→ REQUIRED ACTION: Reproduce the entries below exactly, but only from the line containing "class: Mammalia" to the line containing "common name: mouse", inclusive.

→ DATA SHOWN:
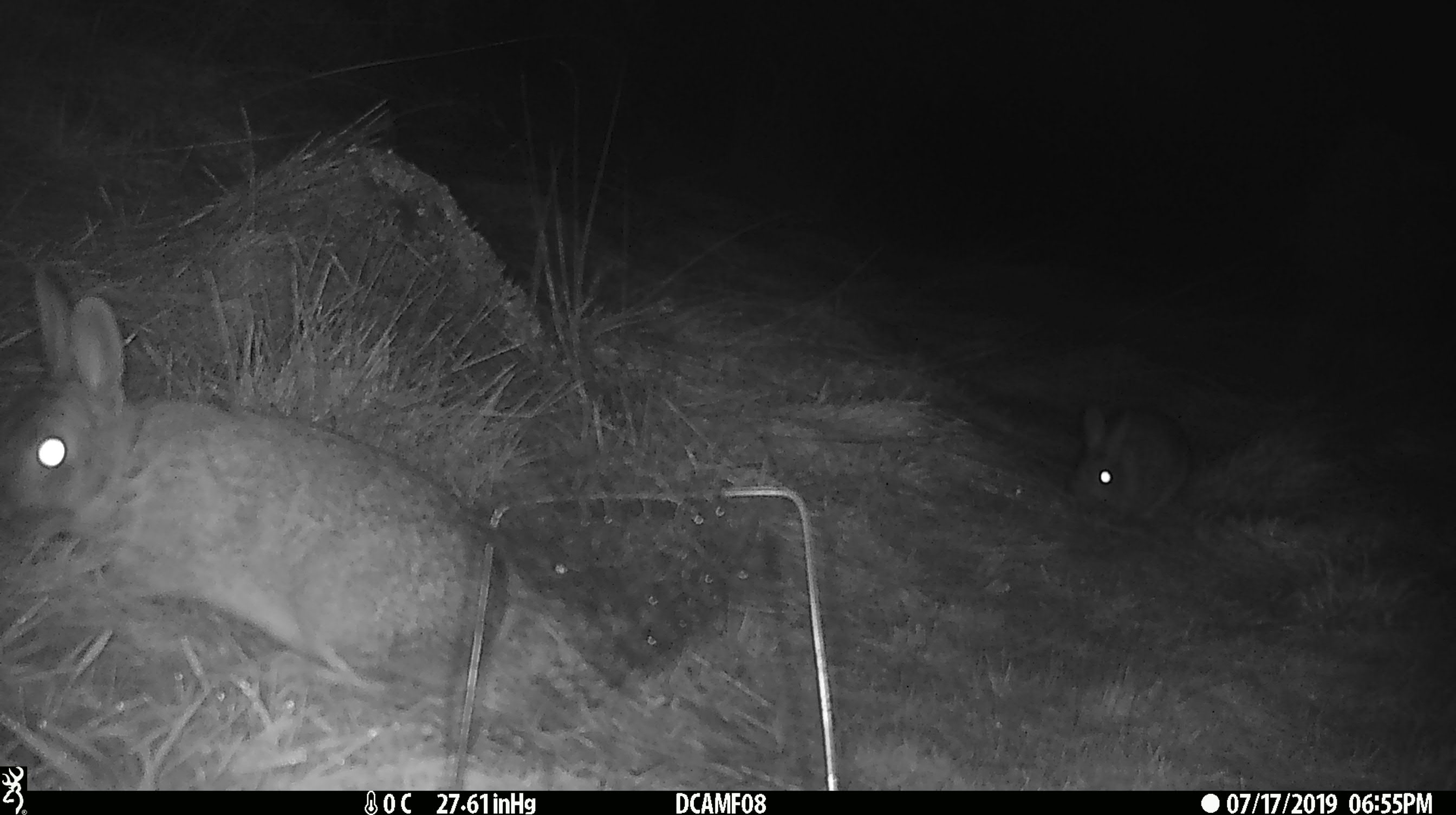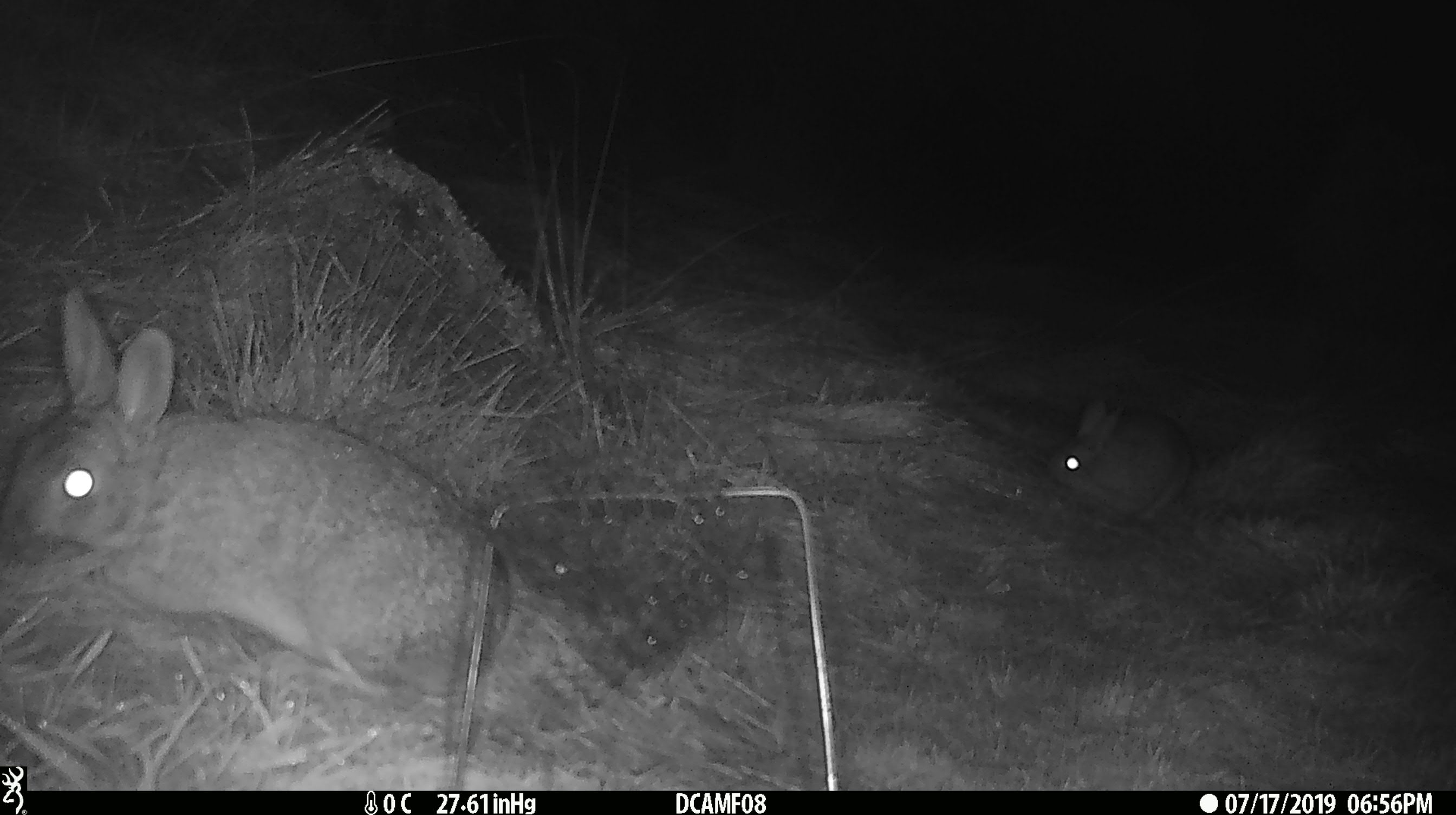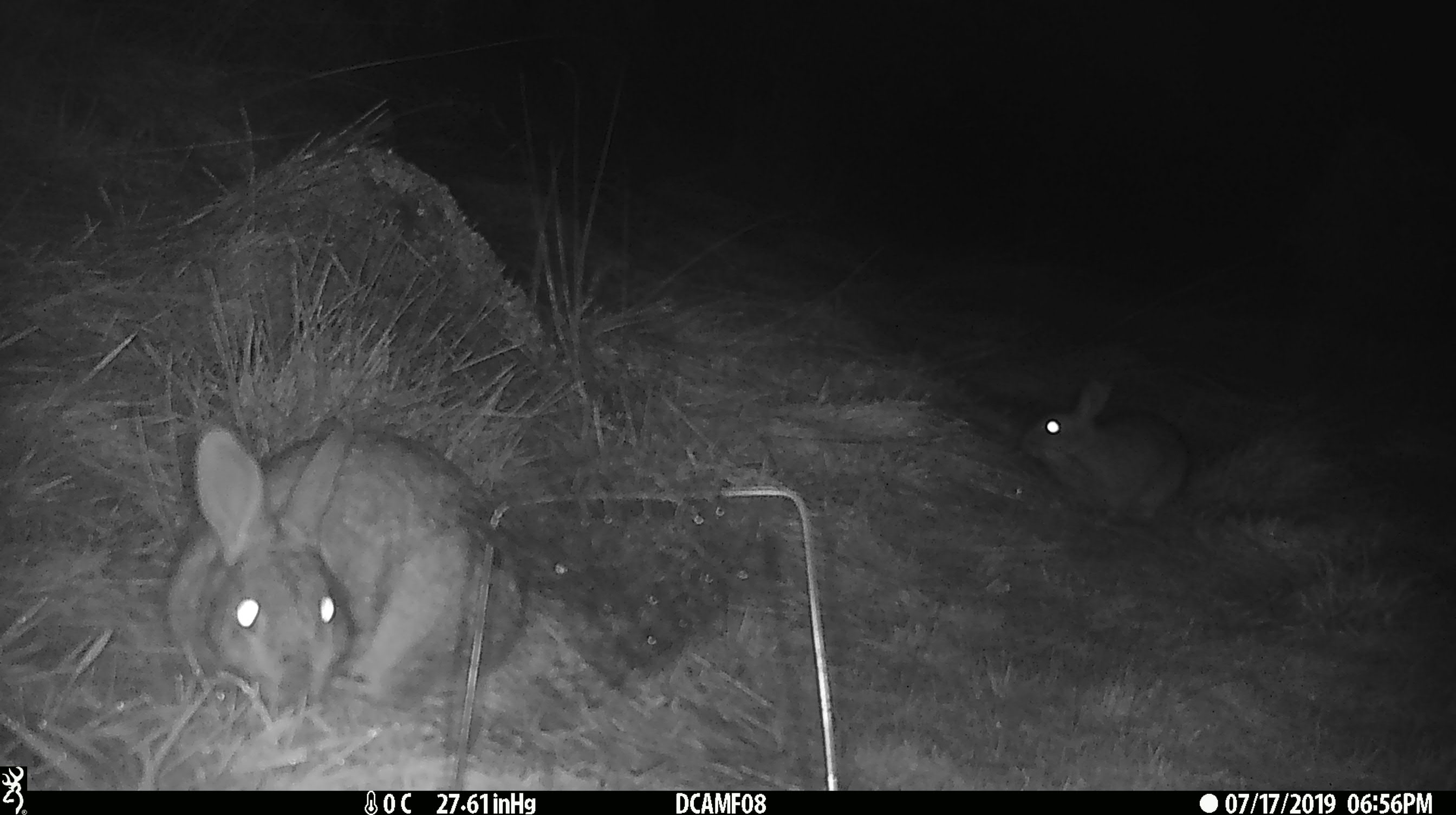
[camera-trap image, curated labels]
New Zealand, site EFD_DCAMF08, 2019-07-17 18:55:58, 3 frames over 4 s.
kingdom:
--
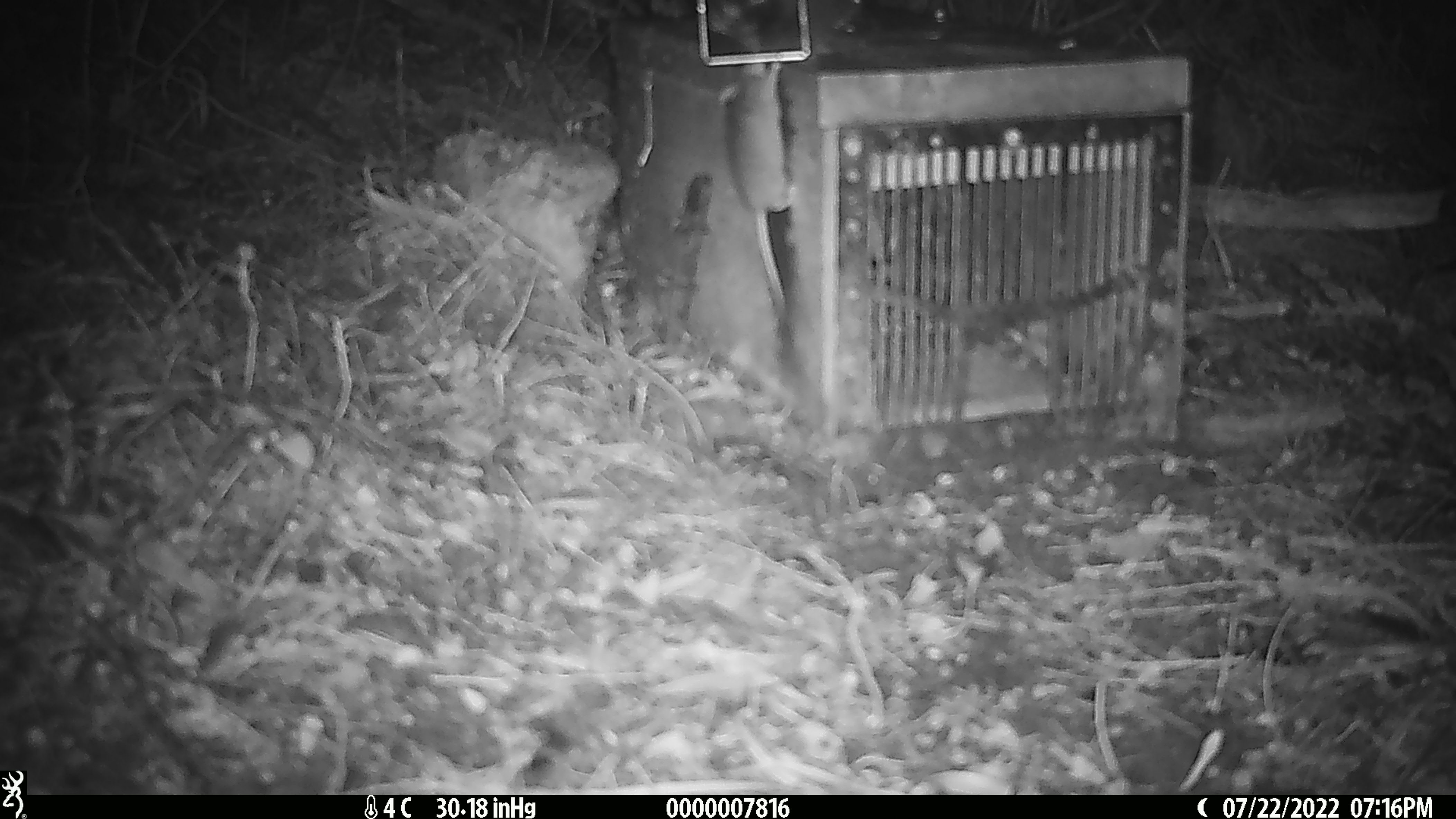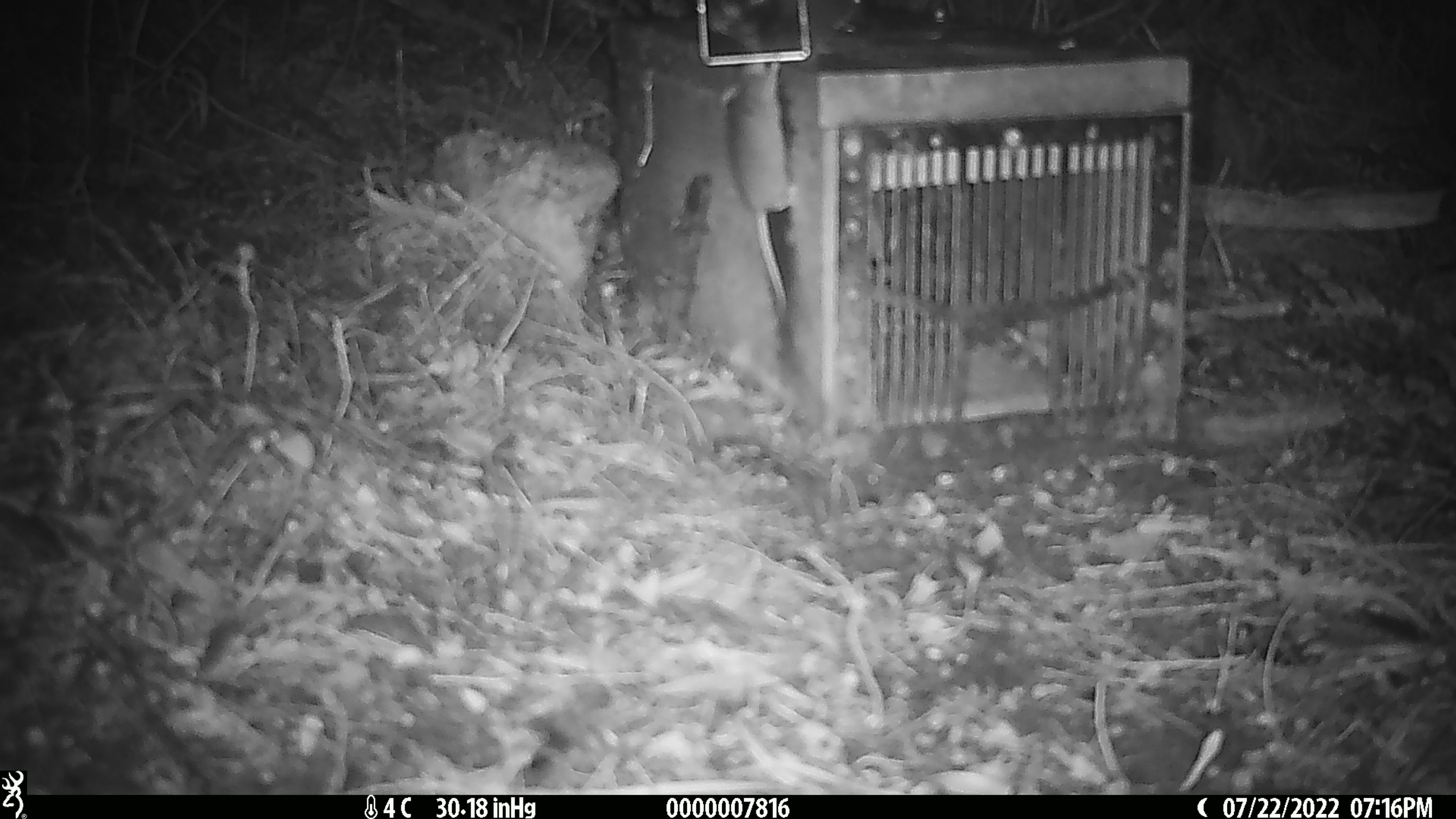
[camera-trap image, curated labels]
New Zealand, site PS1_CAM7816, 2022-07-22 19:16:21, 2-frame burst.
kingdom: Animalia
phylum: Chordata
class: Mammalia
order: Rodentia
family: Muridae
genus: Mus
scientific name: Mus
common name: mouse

→ EXERCISE ANSWER:
class: Mammalia
order: Rodentia
family: Muridae
genus: Mus
scientific name: Mus
common name: mouse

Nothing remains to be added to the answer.